### TASK DETAILS
Rewrite these lines as a numbered list, dropping the blank lines.

Data records
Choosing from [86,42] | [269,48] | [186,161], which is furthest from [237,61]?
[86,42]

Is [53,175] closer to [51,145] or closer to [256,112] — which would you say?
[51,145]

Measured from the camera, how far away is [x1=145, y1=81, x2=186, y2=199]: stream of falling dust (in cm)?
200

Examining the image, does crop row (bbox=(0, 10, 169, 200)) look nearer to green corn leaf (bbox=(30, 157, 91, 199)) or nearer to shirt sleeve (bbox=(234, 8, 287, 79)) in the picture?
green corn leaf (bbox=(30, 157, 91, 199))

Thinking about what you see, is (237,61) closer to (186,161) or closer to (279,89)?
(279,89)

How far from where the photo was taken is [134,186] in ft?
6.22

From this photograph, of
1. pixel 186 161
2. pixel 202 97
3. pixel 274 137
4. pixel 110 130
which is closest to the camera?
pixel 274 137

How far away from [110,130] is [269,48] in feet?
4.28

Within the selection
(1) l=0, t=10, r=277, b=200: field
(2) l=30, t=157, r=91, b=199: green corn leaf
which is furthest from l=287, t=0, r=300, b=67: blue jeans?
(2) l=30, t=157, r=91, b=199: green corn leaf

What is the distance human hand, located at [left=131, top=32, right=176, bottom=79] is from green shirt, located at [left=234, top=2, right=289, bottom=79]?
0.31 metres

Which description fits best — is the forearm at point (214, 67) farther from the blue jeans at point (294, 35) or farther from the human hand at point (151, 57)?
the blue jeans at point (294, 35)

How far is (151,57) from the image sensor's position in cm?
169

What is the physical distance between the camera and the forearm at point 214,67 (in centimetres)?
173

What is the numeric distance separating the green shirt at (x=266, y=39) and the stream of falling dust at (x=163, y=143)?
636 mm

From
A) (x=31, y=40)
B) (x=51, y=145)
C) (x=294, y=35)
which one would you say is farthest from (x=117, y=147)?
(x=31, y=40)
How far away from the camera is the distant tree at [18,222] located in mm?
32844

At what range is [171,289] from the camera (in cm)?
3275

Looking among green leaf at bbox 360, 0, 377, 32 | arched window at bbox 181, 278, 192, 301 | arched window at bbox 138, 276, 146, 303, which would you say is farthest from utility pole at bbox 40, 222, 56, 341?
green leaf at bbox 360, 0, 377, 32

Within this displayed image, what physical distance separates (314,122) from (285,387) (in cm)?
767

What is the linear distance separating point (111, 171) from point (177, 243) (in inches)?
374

### FINISHED EXERCISE
1. Choosing from [86,42] | [269,48] | [186,161], which is furthest from [237,61]?
2. [86,42]
3. Is [53,175] closer to [51,145] or closer to [256,112] — which would you say?
4. [51,145]
5. Measured from the camera, how far away is [x1=145, y1=81, x2=186, y2=199]: stream of falling dust (in cm)?
6. 200
7. Examining the image, does crop row (bbox=(0, 10, 169, 200)) look nearer to green corn leaf (bbox=(30, 157, 91, 199)) or nearer to shirt sleeve (bbox=(234, 8, 287, 79)) in the picture?
8. green corn leaf (bbox=(30, 157, 91, 199))
9. Thinking about what you see, is (237,61) closer to (186,161) or closer to (279,89)?
10. (279,89)
11. How far from where the photo was taken is [134,186] in ft?
12. 6.22
13. From this photograph, of
14. 1. pixel 186 161
15. 2. pixel 202 97
16. 3. pixel 274 137
17. 4. pixel 110 130
18. which is closest to the camera?
19. pixel 274 137
20. How far away from [110,130] is [269,48] in feet?
21. 4.28
22. Within the selection
23. (1) l=0, t=10, r=277, b=200: field
24. (2) l=30, t=157, r=91, b=199: green corn leaf
25. which is furthest from l=287, t=0, r=300, b=67: blue jeans?
26. (2) l=30, t=157, r=91, b=199: green corn leaf
27. What is the distance human hand, located at [left=131, top=32, right=176, bottom=79] is from green shirt, located at [left=234, top=2, right=289, bottom=79]?
28. 0.31 metres
29. Which description fits best — is the forearm at point (214, 67) farther from the blue jeans at point (294, 35) or farther from the human hand at point (151, 57)?
30. the blue jeans at point (294, 35)
31. How far is (151,57) from the image sensor's position in cm?
32. 169
33. What is the physical distance between the camera and the forearm at point 214,67 (in centimetres)?
34. 173
35. What is the numeric distance separating the green shirt at (x=266, y=39) and the stream of falling dust at (x=163, y=143)?
36. 636 mm
37. From
38. A) (x=31, y=40)
39. B) (x=51, y=145)
40. C) (x=294, y=35)
41. which one would you say is farthest from (x=117, y=147)?
42. (x=31, y=40)
43. How far away from the camera is the distant tree at [18,222] located in mm?
44. 32844
45. At what range is [171,289] from the camera (in cm)?
46. 3275
47. Looking among green leaf at bbox 360, 0, 377, 32 | arched window at bbox 181, 278, 192, 301 | arched window at bbox 138, 276, 146, 303, which would you say is farthest from utility pole at bbox 40, 222, 56, 341?
48. green leaf at bbox 360, 0, 377, 32
49. Within this displayed image, what physical distance separates (314,122) from (285,387) (in cm)?
50. 767
51. What is the linear distance separating point (111, 171) from point (177, 243) (in inches)?
52. 374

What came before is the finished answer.